Phoenix says she is an old woman without an education does she nevertheless seem to have any knowledge that the other characters lack
Eurdora Welty's title provides a clue to the question raised about Phoenix's particular knowledge: Her "worn path" of life has provided her with an experience and acumen that is superior to the people and forces of nature that she encounters. For instance, when the hunter happens upon her and asks her why she is in the ditch, she simply jokes about being a June-bug waiting to be turned over. Careful to tell him anything, Phoenix is vague about where she lives and for what purpose she is out,
"I bound to go to town, mister...The time come around."
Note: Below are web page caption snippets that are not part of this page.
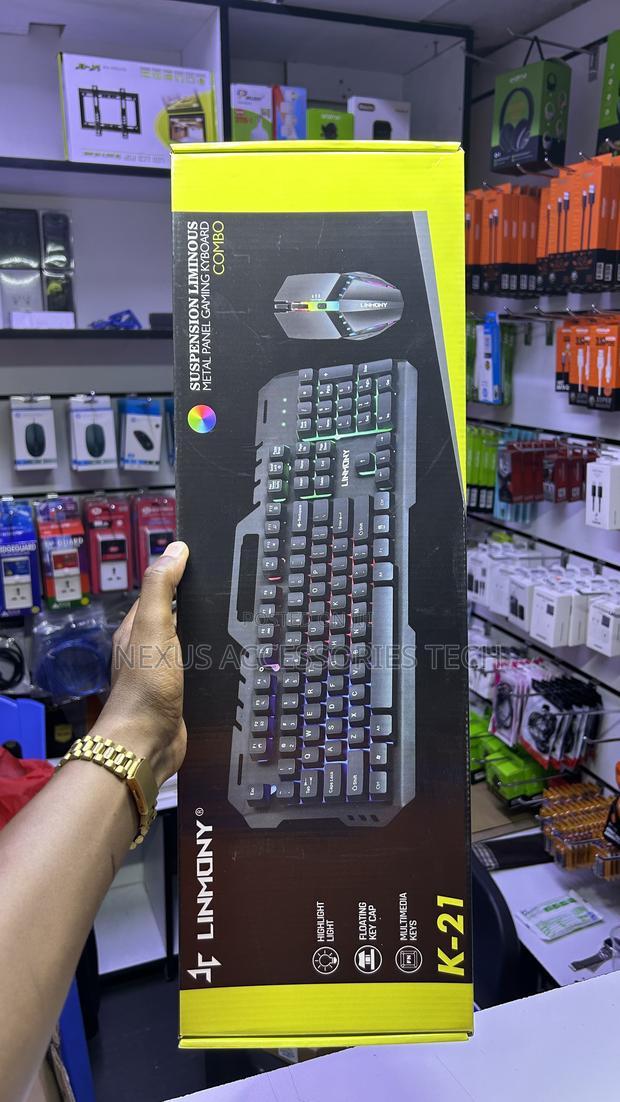 Linnmon RGB Gaming Keyboard – Backlit Led, Durable Stylish
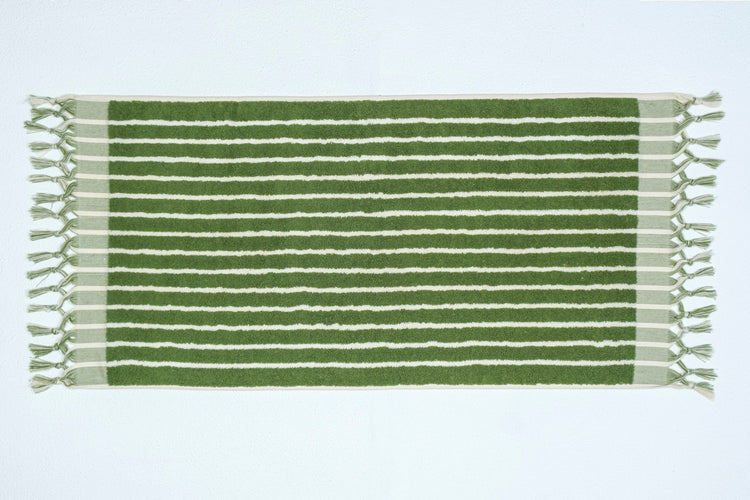 Zeep Naturals | Aegean Collection Striped Hand Towel | Zeep Naturals brings you handcrafted soaps, organic cotton towels, and artisan kitchen essentials — all inspired by nature. Discover simple, sustainable living with products designed to soothe your senses and your home.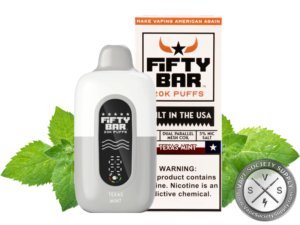 Fifty Bar Disposable Vape _ 20K Puffs Texas Mint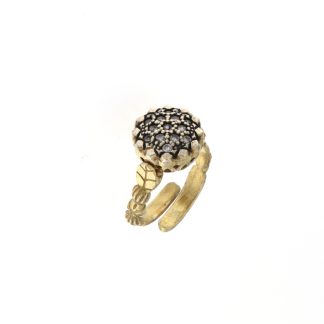 Anello toppe piccole con zirconi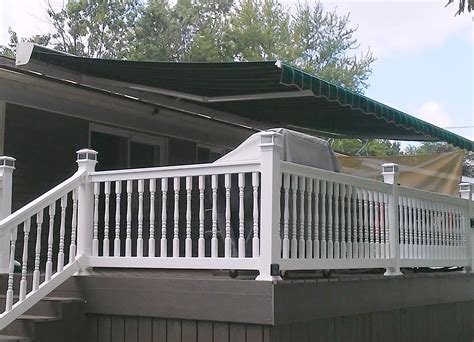 retractable roof mount awning  lets  enjoy  deck  summer long retractable roof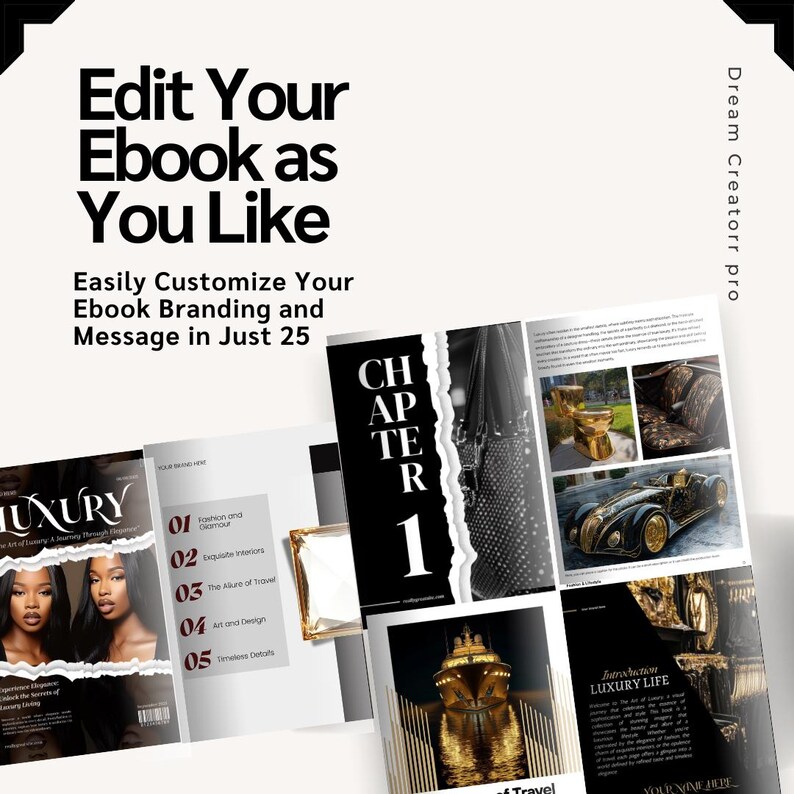 Women Empowered eBook Template / Canva E-book Template / Luxury Lifestyle template / Digital E-book / Digital Empower E-book / plr - Mrr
When the man mocks her with a generalization about "colored people," Phoenix remains stoic: "The deep lines in her face went into a fierce and different radiation." Instead of reacting, Phoenix distracts the man about the black dog; when he runs off the dog, Phoenix takes advantage of his absence and grabs a nickel that she has noticed fall from his pocket. Then when he returns and cruelly points his gun at her, Phoenix, who knows that he wishes to terrify her, wisely refuses to show fear: "She stood straight and faced him." Her aplomb in this situation denies him the effect he had desired; he shoulders the gun and lies to her, saying he would give her a dime if he had any money with him. When he tells her to go home, Phoenix assumes a humble position, replying ," I bound to go on my way, mister."
At the clinic, Phoenix asks for the medicine that helps to relieve her grandson's pain. Because it is Chritmas time, an attendant offers her a few pennies. Stiffly, Phoenix replies that five pennies make a nickel, so the attendant gives her one. With the other nickel that fell from the hunter's pocket, Phoenix can buy her grandson a little windmill, a symbol of her victory over the obstacles that she has encountered and her endurance against the subtle persecutions that she suffers from those who call her "Granny" and "Aunt Phoenix."